Stuffed Flounder Casserole


This was inspired by my vintage "Rumford Complete Cookbook", in a section describing how to bake fish, and giving a stuffing recipe. Prep time: 20 min
Cook time: 35 min
Yield:
Serving size: 6
Calories per serving: 498 Ingredients:
2 pounds (approx) flounder filets
cooking spray
3 slices stale bread (I used a torpedo roll, torn up)
3/4 cup milk
1/2 cup grated Parmesan cheese
1/3 cup instant potato flakes
1 tablespoon dried cilantro
1-1/2 teaspoon onion powder
1/2 teaspoon black pepper
1 beaten egg
1/2 cup seasoned bread crumbs
1/4 cup grated Parmesan cheese
1 sweet onion
1/4 stick  butter
paprika
Directions: Prepare a large (9"x13") baking dish by spraying generously with cooking spray. Wash and pat dry the flounder fillets. Lay most of the fillets in the bottom of the dish, aiming to create a uniform thickness layer of flounder. This will take more than half of the fillets. Tear up the bread into small pieces and put in a bowl with the milk, allowing it to soak while you measure out the other ingredients. Add potato flakes, parmesan cheese, egg, pepper, onion powder and cilantro. Mix it up with a fork. If it is soupy, add bread crumbs to thicken. It should be a little like pancake batter. Layer this stuffing all over the fillets, spread it evenly. Lay the remaining fillets over this stuffing layer. Mix together the bread crumbs and grated cheese, and sprinkle about 2/3 of it over the top layer of the fillets.

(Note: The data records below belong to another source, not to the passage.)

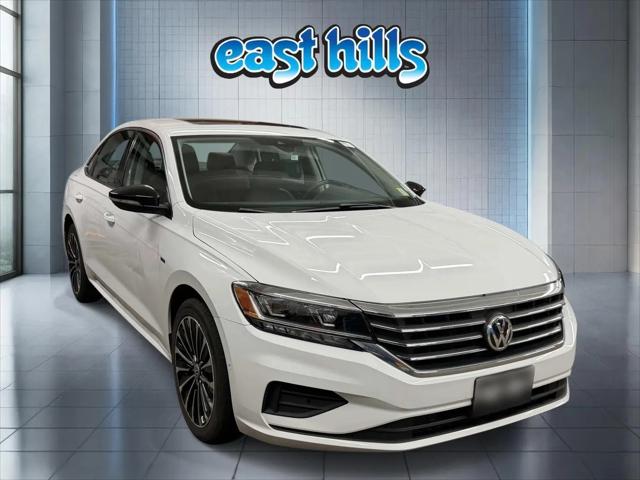 2022 Volkswagen Passat 2.0T Limited Edition for sale in Roslyn, NY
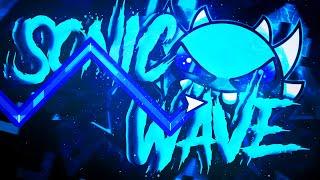 Sonic Wave 100% (Extreme Demon) by Cyclic | 360 fps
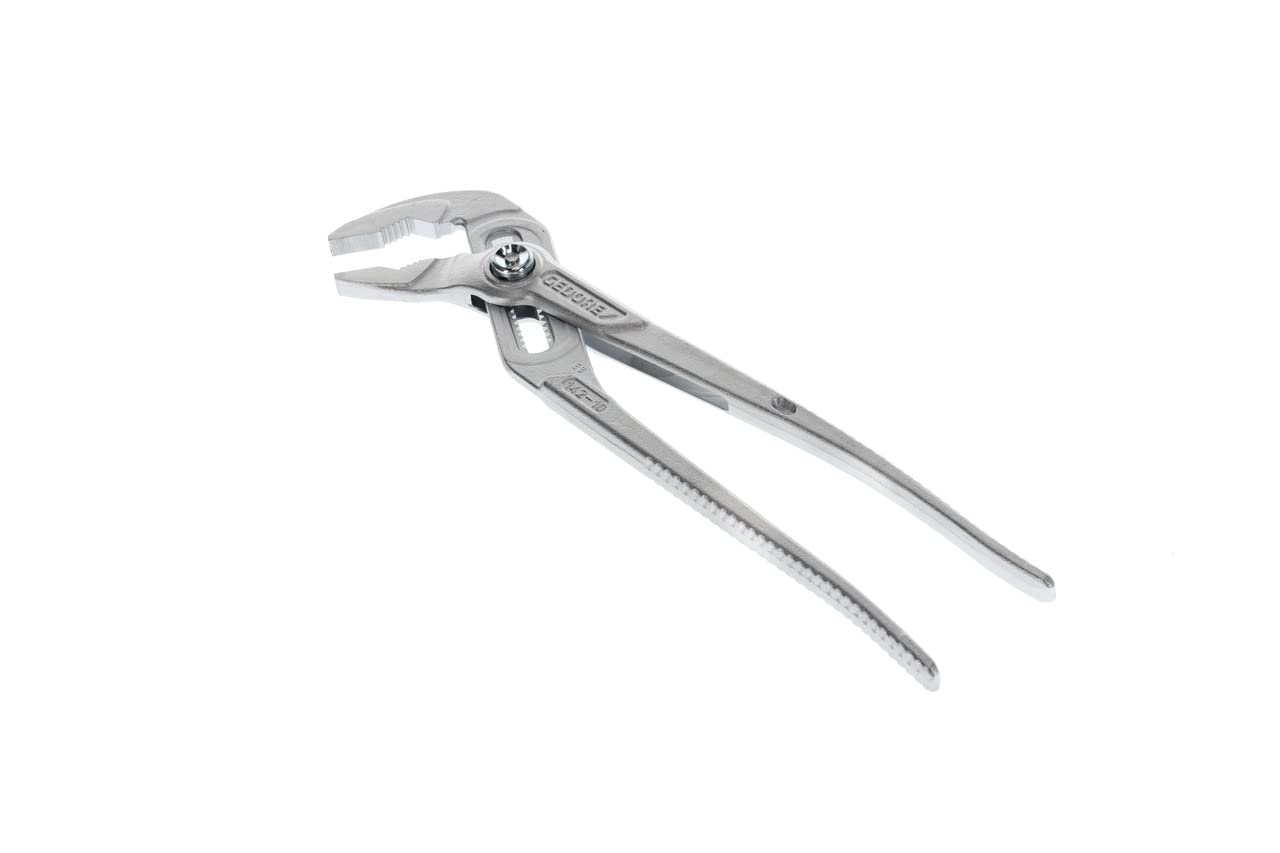 GEDORE 142 10 C Universal Pliers 10", 15 Settings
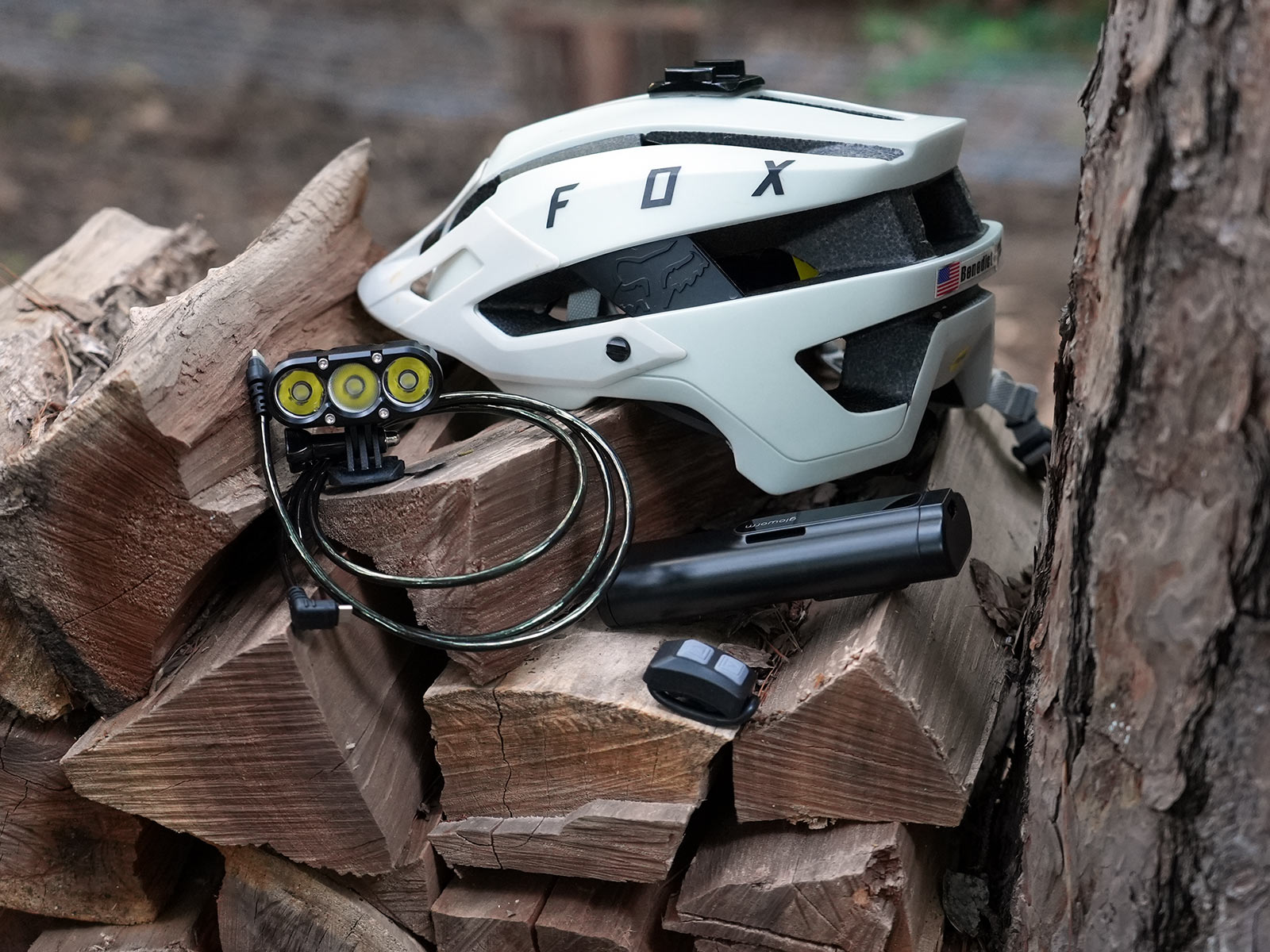 gloworm g2 xsv mountain bike lights review
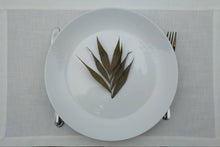 Lade das Bild in den Galerie-Viewer, Weißes Tischset - Kieu.FashionArt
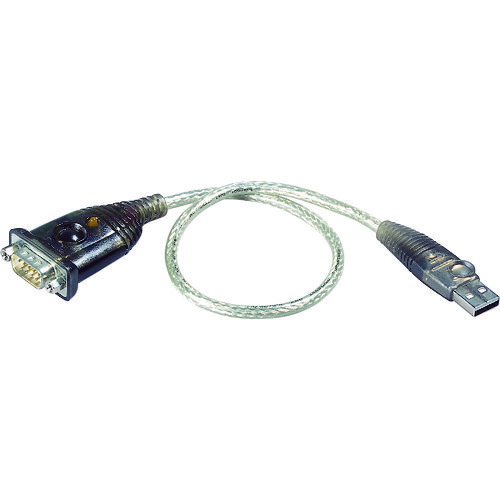 ＡＴＥＮ ＵＳＢ ｔｏ シリアル 変換器 UC232A 【115-2214】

Slice the sweet onion into rings, and separating them, scatter them on the top. Sprinkle the rest of the crumbs and cheese, dot with butter, and sprinkle with paprika.
Bake in a preheated 375 deg oven for 25 minutes. Then broil for 8- 10 minutes to brown the topping and caramelize the onion rings.
Serve with lemon slices for garnish. Recipe formatted with the Cook'n Recipe Software from DVO Enterprises. DSCN2041
I over-broiled it by a minute or two, so it looks scorched, but I must say that my finicky family found my flounder fresh, flakely and flavorful, not foul or “fishy”. (Forgive me, if I have failed to be funny.)
I steamed some broccoli rabe (which I had never done and will likely not do again, as it was terribly bitter) to serve with it.  That is the green stuff in the RevereWare saucepan above.  Pretty but not too tasty.
Are you still awake?  Thanks for reading all the way through this long post!  Happy Weekend!






3 comments:

Lorrie said...

You're a biochemist? I've wondered, from time to time, how baking powder came to be. Interesting history.

Glad your family favoured the flounder feast.

Shannon @ A Cozy Place Called Home said...

My family tends to have fish the same ways over and over. Thank you for sharing another recipe for us to try. I've never thought to add Parmesan cheese to fish, but I bet it is fantastic. Thanks for sharing your recipe. Have a great weekend!

Thimbleanna said...

You were fabulously funny LOL. That recipe looks like a keeper -- thanks for sharing it and the wonderful history!